Author Disclosure Statement
No competing financial interests exist.
Funding Information
Funding was provided by the McKnight Foundation. (Grant No. 17-487) and the Deer Creek Foundation (Grant No. 1913B).
Appendix
Transformations and Resulting Shapiro-Wilk p-Values for Parish-Level Data
| Variable | Transformation | Normality p-Value (Shapiro-Wilks) a | |
|---|---|---|---|
| Before transformation | After transformation | ||
| COVID-19 deaths per 10,000 people (deaths) | Deaths^0.525 | 0.0005 | 0.93 |
| Percent Black | None b | 0.26 | NA |
| Percent White | None b | 0.37 | NA |
| RH | Remove the bottom three outliers (RH <0.44), then −1 × RH^(−2.775) | 8.7 × 10−7 | 0.13 |
| RH from stationary point sources only (pRH) | −1 × pRH^(−0.075) | 1.1 × 10−13 | 0.12 |
| Mean PM2.5 | None b | 0.23 | NA |
| IH | −1 × IH^(−1.425) | 1.7 × 10−6 | 0.15 |
| IH from stationary point sources only (pIH) | pIH^(0.05) | 3.2 × 10−9 | 0.39 |
| Percent 65 plus | None b | 0.46 | NA |
| % Diabetes (D) | −1 × D^(−0.75) | 0.03 | 0.62 |
| % Obese | None b | 0.62 | NA |
| % Smokers (S) | −1 × S^(−1.75) | 5.5 × 10−5 | 0.025 |
| Population density | −1 × PD^(−0.2) | 1.4 × 10−14 | 0.76 |
| Days since first case | DSFC^4.95 | 0.001 | 0.02 |
| % Unemployed | None b | 0.15 | NA |
| % Poverty | POV^0.025 | 0.001 | 0.39 |
| % Seniors in poverty (sPOV) | −1 × sPOV^(−0.025) | 0.003 | 0.99 |
p < 0.05 indicates that data are non-normally distributed.

Using the information:
a) In the document text, which foundation provided the grant numbered 1913B?
b) Transcribe part of the document text: start at the words "Author Disclosure Statement" and end after the words "(Grant No. 1913B).".

Information:

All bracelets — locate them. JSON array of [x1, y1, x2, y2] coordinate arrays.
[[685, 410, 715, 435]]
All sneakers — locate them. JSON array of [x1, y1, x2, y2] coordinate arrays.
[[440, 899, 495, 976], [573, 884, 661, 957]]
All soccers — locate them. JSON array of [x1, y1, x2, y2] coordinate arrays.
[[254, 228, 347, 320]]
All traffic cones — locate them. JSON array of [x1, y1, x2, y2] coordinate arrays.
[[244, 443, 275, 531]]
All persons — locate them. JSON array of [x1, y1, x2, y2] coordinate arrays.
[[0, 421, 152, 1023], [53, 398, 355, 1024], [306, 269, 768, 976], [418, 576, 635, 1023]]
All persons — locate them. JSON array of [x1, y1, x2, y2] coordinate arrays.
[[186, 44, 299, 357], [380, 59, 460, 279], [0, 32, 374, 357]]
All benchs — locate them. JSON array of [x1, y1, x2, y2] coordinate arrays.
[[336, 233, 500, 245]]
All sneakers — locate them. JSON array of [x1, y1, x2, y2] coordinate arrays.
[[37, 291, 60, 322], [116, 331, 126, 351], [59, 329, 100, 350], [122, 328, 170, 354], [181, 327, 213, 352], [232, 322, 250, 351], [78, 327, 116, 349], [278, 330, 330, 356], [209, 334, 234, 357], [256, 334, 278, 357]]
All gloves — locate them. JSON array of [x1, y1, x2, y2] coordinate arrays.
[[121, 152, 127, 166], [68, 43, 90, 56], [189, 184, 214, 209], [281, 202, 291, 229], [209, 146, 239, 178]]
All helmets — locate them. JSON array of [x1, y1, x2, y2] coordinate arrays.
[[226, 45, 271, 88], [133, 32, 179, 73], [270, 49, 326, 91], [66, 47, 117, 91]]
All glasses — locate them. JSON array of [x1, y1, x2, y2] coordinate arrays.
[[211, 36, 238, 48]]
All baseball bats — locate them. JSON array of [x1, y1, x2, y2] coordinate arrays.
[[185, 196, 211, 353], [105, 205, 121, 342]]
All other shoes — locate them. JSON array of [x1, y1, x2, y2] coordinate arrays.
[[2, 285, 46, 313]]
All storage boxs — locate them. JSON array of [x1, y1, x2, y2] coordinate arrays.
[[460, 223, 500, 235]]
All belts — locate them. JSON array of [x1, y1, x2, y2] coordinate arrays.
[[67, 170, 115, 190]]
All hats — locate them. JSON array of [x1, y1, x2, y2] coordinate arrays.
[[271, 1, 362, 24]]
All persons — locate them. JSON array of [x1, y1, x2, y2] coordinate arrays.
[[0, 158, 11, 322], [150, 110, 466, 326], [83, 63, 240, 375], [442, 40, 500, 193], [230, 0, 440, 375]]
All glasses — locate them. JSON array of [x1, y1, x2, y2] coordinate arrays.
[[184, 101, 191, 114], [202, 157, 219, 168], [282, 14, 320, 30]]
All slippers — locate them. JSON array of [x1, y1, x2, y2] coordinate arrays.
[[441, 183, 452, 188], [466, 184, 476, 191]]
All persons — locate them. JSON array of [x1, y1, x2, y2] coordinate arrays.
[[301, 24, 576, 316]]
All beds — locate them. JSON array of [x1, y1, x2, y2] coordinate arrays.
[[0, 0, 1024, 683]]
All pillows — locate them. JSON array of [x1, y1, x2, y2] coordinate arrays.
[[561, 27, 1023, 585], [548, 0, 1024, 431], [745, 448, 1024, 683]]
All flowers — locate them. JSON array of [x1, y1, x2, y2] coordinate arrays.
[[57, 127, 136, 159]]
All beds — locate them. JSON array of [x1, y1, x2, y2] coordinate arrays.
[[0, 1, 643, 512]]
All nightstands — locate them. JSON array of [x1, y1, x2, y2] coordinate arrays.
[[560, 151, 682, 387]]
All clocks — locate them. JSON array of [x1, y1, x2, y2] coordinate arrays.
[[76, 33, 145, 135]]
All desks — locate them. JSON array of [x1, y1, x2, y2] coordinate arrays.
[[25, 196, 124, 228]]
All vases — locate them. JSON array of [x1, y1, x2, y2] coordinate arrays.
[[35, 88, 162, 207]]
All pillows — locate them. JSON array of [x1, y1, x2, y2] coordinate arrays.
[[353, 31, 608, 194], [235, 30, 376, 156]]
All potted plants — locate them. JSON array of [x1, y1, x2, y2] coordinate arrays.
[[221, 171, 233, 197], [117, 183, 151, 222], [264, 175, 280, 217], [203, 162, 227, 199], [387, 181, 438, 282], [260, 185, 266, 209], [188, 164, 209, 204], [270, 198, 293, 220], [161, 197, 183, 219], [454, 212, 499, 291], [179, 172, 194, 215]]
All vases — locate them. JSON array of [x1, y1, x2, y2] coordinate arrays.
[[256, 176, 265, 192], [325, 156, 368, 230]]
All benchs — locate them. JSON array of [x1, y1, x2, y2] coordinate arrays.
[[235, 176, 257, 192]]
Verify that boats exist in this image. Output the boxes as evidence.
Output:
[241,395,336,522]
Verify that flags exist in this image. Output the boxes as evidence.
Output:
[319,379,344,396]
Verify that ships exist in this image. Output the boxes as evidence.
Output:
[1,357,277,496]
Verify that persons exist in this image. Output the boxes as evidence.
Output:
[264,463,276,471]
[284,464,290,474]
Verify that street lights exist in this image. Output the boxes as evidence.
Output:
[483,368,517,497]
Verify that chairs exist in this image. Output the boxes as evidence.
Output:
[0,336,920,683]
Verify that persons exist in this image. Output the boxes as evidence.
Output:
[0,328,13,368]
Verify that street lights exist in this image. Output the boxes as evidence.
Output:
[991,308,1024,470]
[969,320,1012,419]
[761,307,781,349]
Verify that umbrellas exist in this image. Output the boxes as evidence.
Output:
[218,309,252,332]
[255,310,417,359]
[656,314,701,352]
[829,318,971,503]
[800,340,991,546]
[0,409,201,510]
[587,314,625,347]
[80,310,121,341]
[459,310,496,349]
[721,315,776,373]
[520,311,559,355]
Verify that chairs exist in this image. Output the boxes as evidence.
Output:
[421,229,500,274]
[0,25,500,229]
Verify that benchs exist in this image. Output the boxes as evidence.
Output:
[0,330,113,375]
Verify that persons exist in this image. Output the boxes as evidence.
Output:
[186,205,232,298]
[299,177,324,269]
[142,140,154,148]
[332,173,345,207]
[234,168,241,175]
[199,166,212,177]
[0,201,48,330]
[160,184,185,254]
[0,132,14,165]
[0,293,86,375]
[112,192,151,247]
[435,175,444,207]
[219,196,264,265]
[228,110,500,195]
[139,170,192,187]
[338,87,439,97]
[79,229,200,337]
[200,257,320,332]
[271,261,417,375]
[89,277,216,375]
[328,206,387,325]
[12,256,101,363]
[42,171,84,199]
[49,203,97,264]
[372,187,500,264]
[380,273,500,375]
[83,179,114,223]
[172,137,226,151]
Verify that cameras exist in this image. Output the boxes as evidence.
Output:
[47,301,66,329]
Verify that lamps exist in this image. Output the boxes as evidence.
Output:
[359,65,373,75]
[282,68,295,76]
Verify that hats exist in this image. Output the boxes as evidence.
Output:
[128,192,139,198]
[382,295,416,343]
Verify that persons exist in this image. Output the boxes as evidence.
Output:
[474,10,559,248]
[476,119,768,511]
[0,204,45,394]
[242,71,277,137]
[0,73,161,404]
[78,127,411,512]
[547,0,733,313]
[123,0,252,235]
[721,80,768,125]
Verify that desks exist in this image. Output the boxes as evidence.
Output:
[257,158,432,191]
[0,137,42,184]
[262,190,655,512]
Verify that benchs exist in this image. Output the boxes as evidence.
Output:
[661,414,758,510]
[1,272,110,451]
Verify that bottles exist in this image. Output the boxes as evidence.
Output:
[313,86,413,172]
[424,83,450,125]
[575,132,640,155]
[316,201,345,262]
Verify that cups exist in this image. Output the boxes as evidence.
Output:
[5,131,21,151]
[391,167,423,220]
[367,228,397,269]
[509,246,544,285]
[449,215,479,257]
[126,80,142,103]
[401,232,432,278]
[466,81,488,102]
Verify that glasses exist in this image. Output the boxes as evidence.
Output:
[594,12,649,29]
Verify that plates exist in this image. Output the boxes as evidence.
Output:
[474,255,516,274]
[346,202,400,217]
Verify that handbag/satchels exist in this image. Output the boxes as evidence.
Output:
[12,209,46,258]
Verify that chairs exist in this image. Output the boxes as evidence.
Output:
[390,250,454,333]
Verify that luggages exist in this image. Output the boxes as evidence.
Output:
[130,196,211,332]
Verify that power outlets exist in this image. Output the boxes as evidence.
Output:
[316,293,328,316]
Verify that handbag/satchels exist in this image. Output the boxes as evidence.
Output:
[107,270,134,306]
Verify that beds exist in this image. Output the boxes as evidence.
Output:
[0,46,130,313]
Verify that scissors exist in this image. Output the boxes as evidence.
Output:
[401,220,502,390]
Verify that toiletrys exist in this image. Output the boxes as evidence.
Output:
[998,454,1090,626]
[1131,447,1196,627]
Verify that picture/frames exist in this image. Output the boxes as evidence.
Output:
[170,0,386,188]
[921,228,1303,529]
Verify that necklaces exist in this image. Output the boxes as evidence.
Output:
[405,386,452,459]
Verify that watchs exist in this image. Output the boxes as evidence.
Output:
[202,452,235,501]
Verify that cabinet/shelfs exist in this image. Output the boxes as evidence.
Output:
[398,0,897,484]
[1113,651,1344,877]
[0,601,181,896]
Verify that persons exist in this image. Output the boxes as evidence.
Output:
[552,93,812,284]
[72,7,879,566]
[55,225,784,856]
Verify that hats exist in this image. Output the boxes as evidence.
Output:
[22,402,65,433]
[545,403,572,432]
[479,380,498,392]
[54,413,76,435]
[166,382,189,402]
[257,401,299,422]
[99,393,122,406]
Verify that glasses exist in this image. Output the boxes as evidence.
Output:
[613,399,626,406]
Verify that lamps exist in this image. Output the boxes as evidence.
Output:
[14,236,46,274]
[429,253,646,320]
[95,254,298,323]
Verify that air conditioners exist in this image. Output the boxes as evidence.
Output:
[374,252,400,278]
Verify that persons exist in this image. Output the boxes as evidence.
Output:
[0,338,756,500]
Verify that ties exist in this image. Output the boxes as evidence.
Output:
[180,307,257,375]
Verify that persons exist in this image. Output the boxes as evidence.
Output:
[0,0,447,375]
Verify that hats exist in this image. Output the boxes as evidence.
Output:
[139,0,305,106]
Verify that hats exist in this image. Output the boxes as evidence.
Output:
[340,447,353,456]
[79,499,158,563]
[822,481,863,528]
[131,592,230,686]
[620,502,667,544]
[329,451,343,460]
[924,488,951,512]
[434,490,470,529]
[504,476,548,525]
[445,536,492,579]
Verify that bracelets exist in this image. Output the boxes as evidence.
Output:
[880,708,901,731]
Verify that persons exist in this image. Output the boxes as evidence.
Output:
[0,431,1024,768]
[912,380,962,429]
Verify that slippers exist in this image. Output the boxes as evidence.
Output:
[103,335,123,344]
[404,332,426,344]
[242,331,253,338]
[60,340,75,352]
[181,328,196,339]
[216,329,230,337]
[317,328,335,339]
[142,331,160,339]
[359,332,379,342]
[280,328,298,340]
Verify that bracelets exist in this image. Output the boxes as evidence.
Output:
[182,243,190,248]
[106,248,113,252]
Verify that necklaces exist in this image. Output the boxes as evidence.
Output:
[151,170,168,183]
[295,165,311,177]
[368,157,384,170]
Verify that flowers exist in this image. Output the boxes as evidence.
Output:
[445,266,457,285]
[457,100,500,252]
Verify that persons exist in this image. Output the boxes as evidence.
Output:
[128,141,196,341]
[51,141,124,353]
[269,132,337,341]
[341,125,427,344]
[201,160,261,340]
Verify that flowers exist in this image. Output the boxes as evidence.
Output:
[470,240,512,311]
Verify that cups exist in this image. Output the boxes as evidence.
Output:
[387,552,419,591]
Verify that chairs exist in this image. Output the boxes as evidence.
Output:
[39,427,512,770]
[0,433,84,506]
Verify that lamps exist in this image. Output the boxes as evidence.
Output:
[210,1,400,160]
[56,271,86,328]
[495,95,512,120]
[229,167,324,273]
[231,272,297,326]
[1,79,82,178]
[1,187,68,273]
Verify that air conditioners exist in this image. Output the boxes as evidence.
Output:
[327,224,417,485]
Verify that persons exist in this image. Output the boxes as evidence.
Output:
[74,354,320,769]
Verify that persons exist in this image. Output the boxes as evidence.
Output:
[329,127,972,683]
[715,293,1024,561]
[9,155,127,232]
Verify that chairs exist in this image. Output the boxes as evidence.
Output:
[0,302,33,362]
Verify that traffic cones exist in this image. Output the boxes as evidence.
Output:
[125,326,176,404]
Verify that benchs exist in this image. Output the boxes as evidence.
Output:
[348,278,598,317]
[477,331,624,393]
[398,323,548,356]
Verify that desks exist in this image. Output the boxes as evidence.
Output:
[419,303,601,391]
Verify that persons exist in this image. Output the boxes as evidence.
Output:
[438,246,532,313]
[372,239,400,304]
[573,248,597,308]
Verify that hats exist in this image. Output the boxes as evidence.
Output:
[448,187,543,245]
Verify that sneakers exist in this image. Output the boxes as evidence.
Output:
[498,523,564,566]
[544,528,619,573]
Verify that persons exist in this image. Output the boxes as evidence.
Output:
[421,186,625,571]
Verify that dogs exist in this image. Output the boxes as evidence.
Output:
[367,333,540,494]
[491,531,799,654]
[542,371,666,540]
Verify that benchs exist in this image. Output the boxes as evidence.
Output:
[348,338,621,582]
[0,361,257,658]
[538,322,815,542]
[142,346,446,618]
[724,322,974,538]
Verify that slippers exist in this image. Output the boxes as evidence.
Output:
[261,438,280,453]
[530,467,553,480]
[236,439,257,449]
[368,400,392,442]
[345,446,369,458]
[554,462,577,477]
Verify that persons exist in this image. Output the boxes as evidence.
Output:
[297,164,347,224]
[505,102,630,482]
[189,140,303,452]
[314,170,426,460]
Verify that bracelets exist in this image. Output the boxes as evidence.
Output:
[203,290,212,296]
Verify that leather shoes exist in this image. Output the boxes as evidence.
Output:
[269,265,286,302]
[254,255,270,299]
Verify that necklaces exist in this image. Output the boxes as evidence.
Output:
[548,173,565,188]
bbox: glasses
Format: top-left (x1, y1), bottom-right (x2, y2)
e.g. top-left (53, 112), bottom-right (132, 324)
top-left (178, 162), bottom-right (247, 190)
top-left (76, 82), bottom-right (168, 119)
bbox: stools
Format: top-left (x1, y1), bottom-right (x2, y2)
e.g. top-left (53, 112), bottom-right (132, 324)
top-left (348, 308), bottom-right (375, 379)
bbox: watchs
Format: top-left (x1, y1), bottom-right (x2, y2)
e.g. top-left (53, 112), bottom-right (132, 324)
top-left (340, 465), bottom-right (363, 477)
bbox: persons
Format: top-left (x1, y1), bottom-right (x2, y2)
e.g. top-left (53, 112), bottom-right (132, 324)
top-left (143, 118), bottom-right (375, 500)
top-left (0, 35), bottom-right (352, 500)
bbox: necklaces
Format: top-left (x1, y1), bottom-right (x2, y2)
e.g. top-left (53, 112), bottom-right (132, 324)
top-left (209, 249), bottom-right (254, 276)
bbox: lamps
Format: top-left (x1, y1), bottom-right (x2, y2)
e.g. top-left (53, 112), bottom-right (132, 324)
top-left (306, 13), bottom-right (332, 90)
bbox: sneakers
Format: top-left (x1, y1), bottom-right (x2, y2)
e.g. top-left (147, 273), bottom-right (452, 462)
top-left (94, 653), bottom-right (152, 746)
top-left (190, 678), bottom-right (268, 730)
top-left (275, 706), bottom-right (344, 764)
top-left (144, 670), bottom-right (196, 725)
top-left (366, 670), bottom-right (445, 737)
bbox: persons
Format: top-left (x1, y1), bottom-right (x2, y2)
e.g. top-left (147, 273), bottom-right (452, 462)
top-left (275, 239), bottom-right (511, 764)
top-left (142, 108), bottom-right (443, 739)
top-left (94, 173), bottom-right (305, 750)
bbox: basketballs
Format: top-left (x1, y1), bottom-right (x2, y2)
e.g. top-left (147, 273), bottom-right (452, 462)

Numbered responses:
a) The Deer Creek Foundation

b)
Author Disclosure Statement
No competing financial interests exist.
Funding Information
Funding was provided by the McKnight Foundation. (Grant No. 17-487) and the Deer Creek Foundation (Grant No. 1913B).